Nokia: Buhrufe zur Rekordbilanz

Während in Helsinki Supergewinne verkündet werden, gehen in Bochum die bedrohten Arbeiter auf die Barrikaden.

Bochum/Helsinki. Milliardengewinn in Helsinki, Angst vor Hartz IV vor dem kalten Werkstor in Bochum: Mit Pfiffen, Buhrufen und hilfloser Wut haben die vor dem Aus stehenden Bochumer Mitarbeiter auf die Rekordbilanz des Handy-Weltmarktführers Nokia reagiert. "7,2 Milliarden Reinerlös - damit könnten die über 100 Jahre unsere Lohnkosten zahlen", ruft die Betriebsratsvorsitzende Gisela Achenbach gestern bei einer "alternativen Bilanz-Pressekonferenz". "Wir haben doch 15 Prozent Rendite gemacht, wir sind wettbewerbsfähig", sagt die IG-Metall-Frau Ulrike Kleinebrahm - und es klingt eher trotzig und ratlos als kämpferisch.

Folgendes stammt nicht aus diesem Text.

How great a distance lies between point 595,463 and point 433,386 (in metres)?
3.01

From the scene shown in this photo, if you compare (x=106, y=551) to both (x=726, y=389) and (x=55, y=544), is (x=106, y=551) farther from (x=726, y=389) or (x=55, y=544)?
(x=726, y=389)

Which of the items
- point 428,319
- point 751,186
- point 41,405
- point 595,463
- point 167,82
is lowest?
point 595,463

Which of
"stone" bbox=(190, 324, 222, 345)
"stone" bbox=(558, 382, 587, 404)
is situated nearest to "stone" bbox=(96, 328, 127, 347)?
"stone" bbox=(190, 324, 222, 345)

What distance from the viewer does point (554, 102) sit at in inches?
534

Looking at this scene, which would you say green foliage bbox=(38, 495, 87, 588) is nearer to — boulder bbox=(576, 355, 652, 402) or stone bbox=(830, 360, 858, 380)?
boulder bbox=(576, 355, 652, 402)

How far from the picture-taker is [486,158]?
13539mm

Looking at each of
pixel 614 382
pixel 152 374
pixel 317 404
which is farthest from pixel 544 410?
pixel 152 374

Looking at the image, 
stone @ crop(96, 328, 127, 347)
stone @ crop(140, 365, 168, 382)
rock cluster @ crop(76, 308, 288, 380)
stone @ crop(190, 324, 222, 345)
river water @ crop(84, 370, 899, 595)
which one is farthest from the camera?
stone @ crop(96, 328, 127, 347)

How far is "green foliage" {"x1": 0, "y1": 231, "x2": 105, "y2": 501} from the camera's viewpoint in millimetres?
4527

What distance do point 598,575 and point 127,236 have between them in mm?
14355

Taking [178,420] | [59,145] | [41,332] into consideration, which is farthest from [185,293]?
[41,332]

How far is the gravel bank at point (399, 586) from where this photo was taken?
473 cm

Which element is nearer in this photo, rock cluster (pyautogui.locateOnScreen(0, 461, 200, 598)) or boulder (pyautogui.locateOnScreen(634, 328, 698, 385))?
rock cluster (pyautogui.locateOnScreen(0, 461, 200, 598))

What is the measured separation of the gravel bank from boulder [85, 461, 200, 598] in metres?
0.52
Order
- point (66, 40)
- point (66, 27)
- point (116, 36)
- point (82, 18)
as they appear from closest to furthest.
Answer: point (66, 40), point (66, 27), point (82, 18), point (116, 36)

Dass ein Werk mit Millionenbeträgen modernisiert worden ist, unter Volllast mit Sonntagsschichten arbeitet, hohe Gewinne erwirtschaftet, demnächst sogar Boni an die Mitarbeiter zahlt und dennoch komplett geschlossen werden soll - diese Logik der Globalisierung leuchtet den Nokianern nicht ein, zumal Konzernchef Olli-Pekka Kallasvuo (54) fast zur selben Zeit in Helsinki von einem auf 40 Prozent gestiegenen Marktanteil und traumhaften Renditen berichtet.

Bochums Nokianer bezweifeln, dass Rumänien wirklich so viel billiger sein wird. Wenn die nötigen Fachkräfte dort knapp würden, müsse Nokia auch dort deutlich höhere Löhne zahlen, sagen die Betriebsräte. Und dass in Bochum die Produktionskosten um 23 Prozent gestiegen sein sollen, glaube sie auch nicht. "Wir haben hier jedenfalls nicht 23 Prozent mehr bekommen", ruft Kleinebrahm unter großem Beifall.

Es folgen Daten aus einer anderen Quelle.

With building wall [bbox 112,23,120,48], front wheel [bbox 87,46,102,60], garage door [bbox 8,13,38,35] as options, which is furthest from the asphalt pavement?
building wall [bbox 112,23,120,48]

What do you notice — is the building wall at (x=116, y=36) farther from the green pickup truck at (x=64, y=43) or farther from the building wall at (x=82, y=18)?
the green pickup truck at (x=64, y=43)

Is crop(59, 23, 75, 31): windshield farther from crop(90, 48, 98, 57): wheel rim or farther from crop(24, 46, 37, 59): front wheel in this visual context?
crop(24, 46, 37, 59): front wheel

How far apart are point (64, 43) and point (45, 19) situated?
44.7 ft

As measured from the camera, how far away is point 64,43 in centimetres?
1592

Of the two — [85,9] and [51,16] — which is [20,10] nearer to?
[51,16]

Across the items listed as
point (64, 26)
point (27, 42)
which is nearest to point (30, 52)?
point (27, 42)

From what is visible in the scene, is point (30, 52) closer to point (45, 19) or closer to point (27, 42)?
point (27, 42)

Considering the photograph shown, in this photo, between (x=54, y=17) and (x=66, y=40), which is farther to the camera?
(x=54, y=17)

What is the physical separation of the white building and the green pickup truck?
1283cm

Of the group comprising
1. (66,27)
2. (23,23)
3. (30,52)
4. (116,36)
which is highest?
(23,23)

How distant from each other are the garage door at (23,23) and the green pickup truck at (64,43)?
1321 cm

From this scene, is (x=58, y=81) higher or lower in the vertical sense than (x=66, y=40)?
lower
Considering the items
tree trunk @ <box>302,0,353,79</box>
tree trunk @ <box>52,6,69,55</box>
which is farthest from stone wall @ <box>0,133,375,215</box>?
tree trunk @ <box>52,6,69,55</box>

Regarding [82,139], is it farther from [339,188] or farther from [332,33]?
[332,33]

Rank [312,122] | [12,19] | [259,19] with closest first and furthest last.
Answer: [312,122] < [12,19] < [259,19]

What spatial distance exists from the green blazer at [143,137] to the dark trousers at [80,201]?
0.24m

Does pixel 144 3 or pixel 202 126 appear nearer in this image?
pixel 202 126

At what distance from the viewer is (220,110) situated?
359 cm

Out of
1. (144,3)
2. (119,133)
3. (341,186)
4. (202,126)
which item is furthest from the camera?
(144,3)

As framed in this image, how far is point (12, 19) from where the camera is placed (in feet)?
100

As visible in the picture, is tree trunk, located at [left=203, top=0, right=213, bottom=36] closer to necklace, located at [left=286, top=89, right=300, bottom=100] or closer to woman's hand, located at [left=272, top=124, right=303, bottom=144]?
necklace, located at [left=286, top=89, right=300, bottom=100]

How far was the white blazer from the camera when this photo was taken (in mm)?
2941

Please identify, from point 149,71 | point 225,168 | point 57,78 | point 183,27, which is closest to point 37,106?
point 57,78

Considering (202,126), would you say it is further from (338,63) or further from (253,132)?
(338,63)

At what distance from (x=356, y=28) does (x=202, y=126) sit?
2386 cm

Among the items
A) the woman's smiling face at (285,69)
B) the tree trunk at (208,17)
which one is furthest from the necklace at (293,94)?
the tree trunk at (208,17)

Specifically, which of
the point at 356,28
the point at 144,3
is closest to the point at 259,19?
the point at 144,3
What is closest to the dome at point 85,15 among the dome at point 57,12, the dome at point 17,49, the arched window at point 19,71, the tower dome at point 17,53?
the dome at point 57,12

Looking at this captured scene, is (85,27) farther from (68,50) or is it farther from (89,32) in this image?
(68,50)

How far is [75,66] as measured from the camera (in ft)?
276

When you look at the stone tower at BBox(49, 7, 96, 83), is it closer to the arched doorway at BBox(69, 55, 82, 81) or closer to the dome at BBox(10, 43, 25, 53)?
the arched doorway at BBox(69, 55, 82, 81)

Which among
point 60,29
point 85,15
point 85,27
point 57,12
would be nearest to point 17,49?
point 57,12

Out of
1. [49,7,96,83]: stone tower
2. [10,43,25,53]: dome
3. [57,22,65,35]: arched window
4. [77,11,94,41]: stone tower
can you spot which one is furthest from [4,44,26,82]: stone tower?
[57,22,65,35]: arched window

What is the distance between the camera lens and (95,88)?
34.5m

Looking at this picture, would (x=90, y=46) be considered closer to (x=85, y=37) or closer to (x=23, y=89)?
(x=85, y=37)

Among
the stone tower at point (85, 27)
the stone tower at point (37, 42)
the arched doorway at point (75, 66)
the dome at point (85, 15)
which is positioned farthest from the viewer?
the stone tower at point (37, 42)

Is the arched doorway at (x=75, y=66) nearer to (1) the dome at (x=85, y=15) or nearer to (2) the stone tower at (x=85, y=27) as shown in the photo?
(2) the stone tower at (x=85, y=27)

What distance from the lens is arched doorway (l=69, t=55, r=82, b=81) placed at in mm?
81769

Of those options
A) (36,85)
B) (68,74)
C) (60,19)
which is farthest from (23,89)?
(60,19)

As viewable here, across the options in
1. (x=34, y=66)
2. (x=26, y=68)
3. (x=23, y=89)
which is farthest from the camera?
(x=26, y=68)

Solidarität Die Bonner Stadtverwaltung will aus Solidarität mit den Beschäftigten des Bochumer Nokia-Werkes die finnischen Handys gegen Mobiltelefone anderer Marken tauschen. Weitere 400 Nokia-Mobiltelefone wollen die Bonner Stadtwerke eintauschen.

Image Die Schließung des Werkes in Bochum könnte dem Image von Nokia schaden. Nach einer "stern"-Umfrage meinen 68 Prozent der Befragten, dass das Ansehen Schaden genommen habe. 56 Prozent wollen die Marke Nokia meiden.